Some writers write because they want to. Cuban immigrant and author Carlos Eire has no choice.
Eire's latest memoir Learning to Die in Miami, the sequel to Waiting for Snow in Havana, was essential to his life.
"Writing a book like this for me was an ethical proposition, it was something I had to do," Eire said to a packed house at Books & Books last night. "It's about the immigrant experience, yes, but it's a lot more than that."
He continued: "I use my life and my brother's as a way of introducing readers to a much larger piece of history -- a part that received scant attention and sometimes inadequate and misleading attention."
The historian and Yale professor was one of the 14,000 kids exiled from Cuba and separated from their families as part of Operation Peter Pan in the early 1960s.
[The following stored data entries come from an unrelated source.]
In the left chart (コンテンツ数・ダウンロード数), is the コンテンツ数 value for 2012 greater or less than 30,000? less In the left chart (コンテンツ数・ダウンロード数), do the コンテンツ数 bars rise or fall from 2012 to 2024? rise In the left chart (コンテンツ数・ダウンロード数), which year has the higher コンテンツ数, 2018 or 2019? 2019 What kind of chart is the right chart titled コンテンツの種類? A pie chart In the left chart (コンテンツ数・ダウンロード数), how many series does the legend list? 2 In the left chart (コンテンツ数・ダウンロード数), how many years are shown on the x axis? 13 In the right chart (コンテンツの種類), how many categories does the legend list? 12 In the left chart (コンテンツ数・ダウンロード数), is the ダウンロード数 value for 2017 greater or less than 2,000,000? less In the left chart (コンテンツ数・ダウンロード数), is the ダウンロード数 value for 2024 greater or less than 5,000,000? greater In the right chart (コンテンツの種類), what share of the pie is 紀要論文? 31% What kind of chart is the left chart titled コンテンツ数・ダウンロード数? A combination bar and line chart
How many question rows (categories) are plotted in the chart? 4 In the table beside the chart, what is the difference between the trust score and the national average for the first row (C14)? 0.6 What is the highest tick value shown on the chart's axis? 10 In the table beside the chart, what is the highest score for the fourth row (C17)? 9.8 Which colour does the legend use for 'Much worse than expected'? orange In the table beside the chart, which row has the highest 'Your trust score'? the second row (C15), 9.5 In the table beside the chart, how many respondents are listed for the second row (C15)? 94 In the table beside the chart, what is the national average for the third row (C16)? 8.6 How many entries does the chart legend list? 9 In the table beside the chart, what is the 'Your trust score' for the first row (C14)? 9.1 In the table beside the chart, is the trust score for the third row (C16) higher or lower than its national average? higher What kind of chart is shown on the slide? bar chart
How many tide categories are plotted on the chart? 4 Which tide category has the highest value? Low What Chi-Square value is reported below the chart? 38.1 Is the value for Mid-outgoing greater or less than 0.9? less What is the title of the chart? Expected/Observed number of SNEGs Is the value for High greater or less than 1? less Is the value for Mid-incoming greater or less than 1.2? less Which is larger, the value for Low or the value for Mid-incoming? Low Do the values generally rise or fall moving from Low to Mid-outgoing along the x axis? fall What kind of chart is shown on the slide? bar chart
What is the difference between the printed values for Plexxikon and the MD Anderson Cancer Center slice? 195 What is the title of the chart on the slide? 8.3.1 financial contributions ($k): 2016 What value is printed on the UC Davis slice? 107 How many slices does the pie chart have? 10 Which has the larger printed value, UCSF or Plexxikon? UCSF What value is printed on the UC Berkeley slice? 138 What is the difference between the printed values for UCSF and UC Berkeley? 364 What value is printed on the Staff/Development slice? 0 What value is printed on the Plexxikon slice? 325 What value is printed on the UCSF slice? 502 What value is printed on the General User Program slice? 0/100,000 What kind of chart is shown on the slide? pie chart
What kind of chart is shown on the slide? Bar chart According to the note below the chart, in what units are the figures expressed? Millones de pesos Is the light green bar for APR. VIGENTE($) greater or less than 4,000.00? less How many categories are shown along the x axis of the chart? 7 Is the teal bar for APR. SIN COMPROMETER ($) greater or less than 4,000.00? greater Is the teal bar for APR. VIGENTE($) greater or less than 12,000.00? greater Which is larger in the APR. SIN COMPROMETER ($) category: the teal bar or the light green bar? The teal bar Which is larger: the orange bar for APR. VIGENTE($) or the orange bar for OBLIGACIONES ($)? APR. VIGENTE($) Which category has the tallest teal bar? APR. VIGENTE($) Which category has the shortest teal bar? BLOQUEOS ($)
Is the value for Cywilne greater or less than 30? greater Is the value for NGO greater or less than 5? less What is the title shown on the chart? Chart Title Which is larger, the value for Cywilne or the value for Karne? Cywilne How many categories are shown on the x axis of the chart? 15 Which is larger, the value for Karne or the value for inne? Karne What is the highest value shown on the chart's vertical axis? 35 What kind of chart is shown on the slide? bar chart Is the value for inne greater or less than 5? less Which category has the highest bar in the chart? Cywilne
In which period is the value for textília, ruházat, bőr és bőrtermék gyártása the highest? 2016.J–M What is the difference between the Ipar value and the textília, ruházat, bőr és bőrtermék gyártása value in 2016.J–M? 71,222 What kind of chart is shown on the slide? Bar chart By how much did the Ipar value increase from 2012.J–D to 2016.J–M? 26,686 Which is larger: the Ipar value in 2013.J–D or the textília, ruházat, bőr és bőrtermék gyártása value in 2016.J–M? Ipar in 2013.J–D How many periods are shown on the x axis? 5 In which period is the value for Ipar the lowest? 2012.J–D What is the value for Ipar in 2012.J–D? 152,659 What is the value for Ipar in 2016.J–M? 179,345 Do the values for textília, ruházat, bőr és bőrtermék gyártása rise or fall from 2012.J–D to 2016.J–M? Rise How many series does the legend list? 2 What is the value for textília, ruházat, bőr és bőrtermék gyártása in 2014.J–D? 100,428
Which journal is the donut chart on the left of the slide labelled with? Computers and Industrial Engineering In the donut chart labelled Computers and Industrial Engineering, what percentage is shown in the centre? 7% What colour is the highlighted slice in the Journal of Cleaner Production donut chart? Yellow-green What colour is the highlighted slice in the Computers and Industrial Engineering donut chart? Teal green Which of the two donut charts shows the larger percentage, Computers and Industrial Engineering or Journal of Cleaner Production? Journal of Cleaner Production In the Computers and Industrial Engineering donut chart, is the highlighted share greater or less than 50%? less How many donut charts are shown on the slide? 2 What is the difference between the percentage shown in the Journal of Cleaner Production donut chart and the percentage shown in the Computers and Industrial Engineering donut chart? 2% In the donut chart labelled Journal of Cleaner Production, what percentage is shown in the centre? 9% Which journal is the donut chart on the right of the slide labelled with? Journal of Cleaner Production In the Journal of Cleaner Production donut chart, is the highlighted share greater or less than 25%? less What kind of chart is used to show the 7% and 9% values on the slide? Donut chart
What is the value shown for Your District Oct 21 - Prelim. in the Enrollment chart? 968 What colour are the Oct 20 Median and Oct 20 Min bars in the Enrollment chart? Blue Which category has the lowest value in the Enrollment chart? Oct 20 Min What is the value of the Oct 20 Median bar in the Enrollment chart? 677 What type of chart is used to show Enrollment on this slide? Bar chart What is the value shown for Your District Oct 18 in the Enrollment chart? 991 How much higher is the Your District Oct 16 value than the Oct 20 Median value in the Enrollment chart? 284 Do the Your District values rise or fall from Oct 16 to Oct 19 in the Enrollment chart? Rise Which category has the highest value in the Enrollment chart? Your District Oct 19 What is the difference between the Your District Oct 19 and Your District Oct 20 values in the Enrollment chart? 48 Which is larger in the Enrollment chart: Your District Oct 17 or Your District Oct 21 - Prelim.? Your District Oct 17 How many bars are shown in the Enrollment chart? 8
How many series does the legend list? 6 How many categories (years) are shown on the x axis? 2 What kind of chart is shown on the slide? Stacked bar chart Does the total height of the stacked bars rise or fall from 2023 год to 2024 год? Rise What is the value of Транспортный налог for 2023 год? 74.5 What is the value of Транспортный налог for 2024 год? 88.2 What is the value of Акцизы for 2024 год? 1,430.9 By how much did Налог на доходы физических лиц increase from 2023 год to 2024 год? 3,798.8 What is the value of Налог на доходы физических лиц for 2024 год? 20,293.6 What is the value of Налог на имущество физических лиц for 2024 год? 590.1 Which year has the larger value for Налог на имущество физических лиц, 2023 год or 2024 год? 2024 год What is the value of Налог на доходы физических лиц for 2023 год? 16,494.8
As a result, he grew up in Miami foster care and homes.
Still, Eire reiterated you don't have to experience the same levels he did to connect with the core of the story itself.
"In may ways, there is word missing from the title and that's 'resurrection,'" he added. "Every immigrant no matter what age, what country they come from or what country they go to has to die, every human being for that matter -- all of us are exiled from childhood, we can't go back. We have layers and this book is how one comes to terms with this."
As a final statement on his work last night, Eire said: "There is nothing like a first person account to bring history to life."